A study released in the Proceedings of the National Academy of Sciences in March documented accelerating sea-level rise driven by climate change. Duffy said that "the last 100-year increase in sea-level rise, as I mentioned earlier, has clearly been attributed to human activities, greenhouse gas emissions."

Then the brilliant Brooks asked him if maybe there couldn't be some other factors involved.

"What about erosion?" Brooks suggested. "Every time you have that soil or rock, whatever it is, that is deposited into the seas, that forces the sea levels to rise because now you've got less space in those oceans because the bottom is moving up."

Duffy said he didn't believe that really explained sea-level rise.

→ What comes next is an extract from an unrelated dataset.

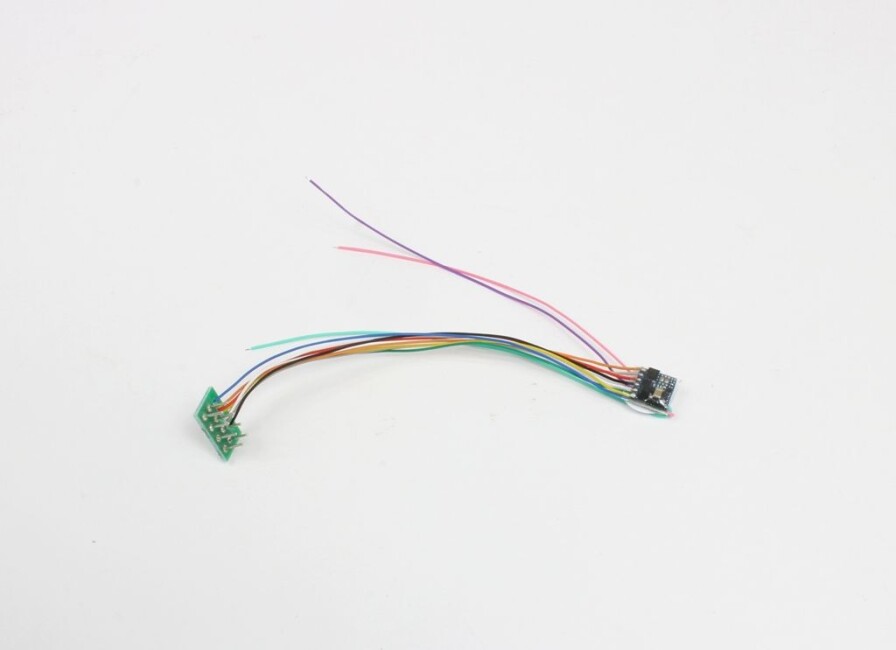 ESU 59110 LokPilot 5 FX micro Multiprotokolldecoder DCC/MM/SX, 8-pin Stecker NEM652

"I'm pretty sure that on human time scales those are minuscule effects," Duffy said.

I guess Brooks must have played in a creek when he was a kid like I did. My brother and I would find a spot where we wanted to play and if we put enough rocks in the bottom, that water hole would grow wider at the edges. Brooks must have been thinking of that kind of thing.

Brooks then claimed that Antarctic ice is growing, citing "plenty of studies" that he claimed prove that point.

Duffy responded that satellite records have documented "shrinkage of the Antarctic ice sheet and an acceleration of that shrinkage."

"I've got a NASA base in my district," Brooks said. "And apparently, they're telling you one thing and me a different thing."

There were other brilliant statements by GOP climate change deniers at the hearing, but none as blatantly stupid as those by Brooks. What a rock head.

The hearing was held just a few days after The Washington Post reported that a Department of Defense report to Congress removed nearly all references to "climate change" in its report. Check out the video.

So I guess Brooks and his GOP cronies, if nothing else, are being consistent with the ridiculous assertions of the Trump administration.